Predicting Vulnerable Components: Software Metrics vs Text Mining

opensciences / opensciences.github.io

Website for OpenScience -

http://openscience.us

MIT License

26 stars 18 forks source link

Predicting Vulnerable Components: Software Metrics vs Text Mining #151

Open rahulpandita opened 9 years ago

rahulpandita commented 9 years ago

Predicting Vulnerable Components: Software Metrics vs Text Mining

Link to paper : http://ieeexplore.ieee.org/xpl/articleDetails.jsp?tp=&arnumber=6982351&queryText%3DPredicting+Vulnerable+Components%3A+Software+Metrics+vs+Text+Mining

Link to data : http://seam.cs.umd.edu/webvuldata/

James Walden, Jeffrey Stuckman and Riccardo Scandariato pages: 23-33 doi>10.1109/ISSRE.2014.32 In this paper, we provide a high-quality, public dataset, containing 223 vulnerabilities found in three web applications, to help address this issue. We used this dataset to compare vulnerability prediction models based on text mining with models using software metrics as predictors.

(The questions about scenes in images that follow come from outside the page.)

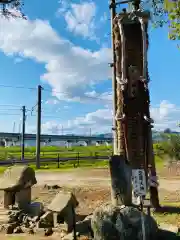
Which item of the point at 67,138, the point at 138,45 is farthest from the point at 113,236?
the point at 67,138

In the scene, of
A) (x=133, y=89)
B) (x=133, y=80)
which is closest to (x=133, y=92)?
(x=133, y=89)

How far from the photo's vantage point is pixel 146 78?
40.1ft

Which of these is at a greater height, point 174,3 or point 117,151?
point 174,3

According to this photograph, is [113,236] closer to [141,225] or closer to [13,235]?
[141,225]

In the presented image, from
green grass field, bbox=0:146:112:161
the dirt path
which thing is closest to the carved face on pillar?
the dirt path

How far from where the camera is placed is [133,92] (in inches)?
481

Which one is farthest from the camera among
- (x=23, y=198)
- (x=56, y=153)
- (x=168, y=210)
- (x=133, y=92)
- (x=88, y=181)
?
(x=56, y=153)

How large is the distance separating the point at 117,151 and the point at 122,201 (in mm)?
2806

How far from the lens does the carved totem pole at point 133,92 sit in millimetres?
11812

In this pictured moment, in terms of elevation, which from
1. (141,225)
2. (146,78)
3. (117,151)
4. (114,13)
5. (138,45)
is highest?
(114,13)

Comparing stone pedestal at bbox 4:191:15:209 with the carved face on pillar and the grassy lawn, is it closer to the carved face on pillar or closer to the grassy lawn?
the grassy lawn

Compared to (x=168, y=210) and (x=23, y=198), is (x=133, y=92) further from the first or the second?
(x=23, y=198)

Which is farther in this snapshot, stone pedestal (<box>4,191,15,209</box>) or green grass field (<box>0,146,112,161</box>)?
green grass field (<box>0,146,112,161</box>)

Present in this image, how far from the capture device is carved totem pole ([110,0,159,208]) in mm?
11812
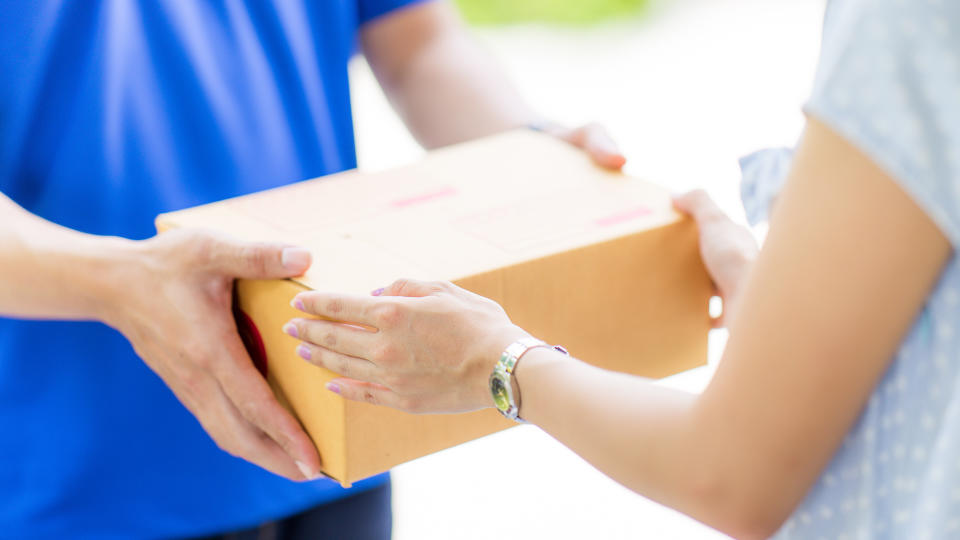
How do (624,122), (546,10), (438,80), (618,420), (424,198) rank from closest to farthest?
(618,420)
(424,198)
(438,80)
(624,122)
(546,10)

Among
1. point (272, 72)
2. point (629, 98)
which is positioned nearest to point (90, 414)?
point (272, 72)

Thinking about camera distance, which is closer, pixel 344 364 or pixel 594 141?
pixel 344 364

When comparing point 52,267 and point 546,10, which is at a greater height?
point 52,267

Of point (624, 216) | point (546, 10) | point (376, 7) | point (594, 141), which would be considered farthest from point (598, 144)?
point (546, 10)

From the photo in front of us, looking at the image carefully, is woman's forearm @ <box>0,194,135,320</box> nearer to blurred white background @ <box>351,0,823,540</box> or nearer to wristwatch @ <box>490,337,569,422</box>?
wristwatch @ <box>490,337,569,422</box>

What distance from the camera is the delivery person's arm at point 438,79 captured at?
52.7 inches

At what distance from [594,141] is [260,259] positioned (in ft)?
1.49

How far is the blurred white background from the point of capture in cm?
236

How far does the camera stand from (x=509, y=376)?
84 centimetres

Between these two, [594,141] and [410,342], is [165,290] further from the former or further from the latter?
[594,141]

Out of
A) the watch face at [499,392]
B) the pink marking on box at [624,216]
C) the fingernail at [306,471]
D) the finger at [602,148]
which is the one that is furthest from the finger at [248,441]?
the finger at [602,148]

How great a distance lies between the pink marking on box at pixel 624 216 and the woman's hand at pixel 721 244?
0.11ft

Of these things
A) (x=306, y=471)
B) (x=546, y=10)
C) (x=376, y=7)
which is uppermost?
(x=376, y=7)

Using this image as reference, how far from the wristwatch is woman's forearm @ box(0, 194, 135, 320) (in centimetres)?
34
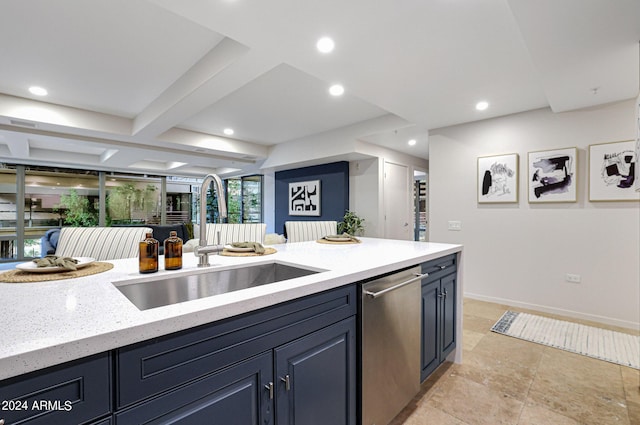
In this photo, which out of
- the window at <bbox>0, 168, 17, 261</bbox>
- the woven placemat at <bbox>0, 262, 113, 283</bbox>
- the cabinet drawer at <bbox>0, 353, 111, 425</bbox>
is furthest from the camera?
the window at <bbox>0, 168, 17, 261</bbox>

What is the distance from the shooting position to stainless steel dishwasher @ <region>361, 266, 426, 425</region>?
1354mm

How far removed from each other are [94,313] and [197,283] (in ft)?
1.87

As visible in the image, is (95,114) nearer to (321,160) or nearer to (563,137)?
(321,160)

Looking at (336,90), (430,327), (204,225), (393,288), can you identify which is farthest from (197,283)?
(336,90)

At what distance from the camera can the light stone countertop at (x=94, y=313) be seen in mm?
592

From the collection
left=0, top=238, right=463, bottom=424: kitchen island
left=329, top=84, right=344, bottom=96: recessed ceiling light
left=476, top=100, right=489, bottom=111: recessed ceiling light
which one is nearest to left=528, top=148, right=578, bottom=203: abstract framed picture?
left=476, top=100, right=489, bottom=111: recessed ceiling light

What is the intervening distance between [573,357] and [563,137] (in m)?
2.26

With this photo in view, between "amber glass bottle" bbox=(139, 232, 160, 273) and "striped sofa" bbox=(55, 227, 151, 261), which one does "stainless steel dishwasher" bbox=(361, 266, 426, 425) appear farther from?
"striped sofa" bbox=(55, 227, 151, 261)

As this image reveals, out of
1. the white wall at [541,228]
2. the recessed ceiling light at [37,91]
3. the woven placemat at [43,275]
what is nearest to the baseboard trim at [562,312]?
the white wall at [541,228]

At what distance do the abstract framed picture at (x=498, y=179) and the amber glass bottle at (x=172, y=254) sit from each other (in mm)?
3634

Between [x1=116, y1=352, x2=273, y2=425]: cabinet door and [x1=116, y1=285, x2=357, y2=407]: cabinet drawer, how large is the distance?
3 cm

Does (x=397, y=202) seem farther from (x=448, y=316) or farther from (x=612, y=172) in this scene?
(x=448, y=316)

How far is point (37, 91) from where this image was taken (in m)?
3.30

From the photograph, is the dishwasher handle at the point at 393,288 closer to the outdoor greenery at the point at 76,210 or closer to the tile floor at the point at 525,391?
the tile floor at the point at 525,391
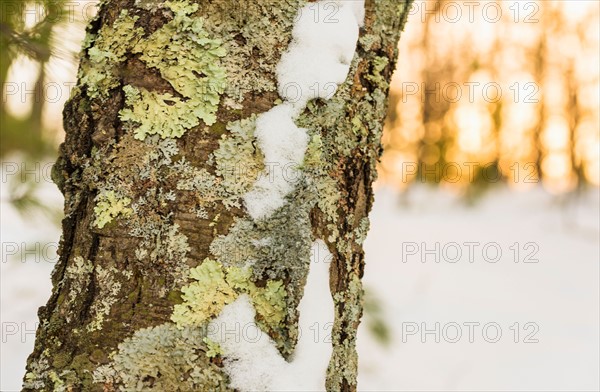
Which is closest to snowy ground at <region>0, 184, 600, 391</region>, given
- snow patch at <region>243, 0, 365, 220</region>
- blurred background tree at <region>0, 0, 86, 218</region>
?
blurred background tree at <region>0, 0, 86, 218</region>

CarterPape commented 9 years ago

The authors say in the introduction that they will make available "a novel, hand-curated dataset of vulnera- bilities in PHP web applications that will be offered to the community." Is this the sort of thing we care about? Or do we care about the input dataset all with vulnerability and defect metrics? Perhaps both? Is the former too qualitative to be useful to us?

CarterPape commented 9 years ago

They make available "a raw dataset and a replication dataset. Most users will be interested in the raw dataset, which contains the complete vulnerability and feature data for each application version. A subset of the raw dataset was extracted and reformatted into a replication dataset, which contains the data and scripts required to replicate the results of the study." Which one do we take? Both? Is it dependent on size, or perhaps something else?

CarterPape commented 9 years ago

Should we copy the source code of every version of PHPMyAdmin and Moodle to the big repo? They add up to 519 MB total, but the total size of all the other relevant data is less than 30 MB.

timm commented 9 years ago

Am i reading this right?

the RAW data sets are all < 10MB each
the replication datasets are 200 to 400MB each and there are many of them

if yes and yes then download the RAW and leave the replication.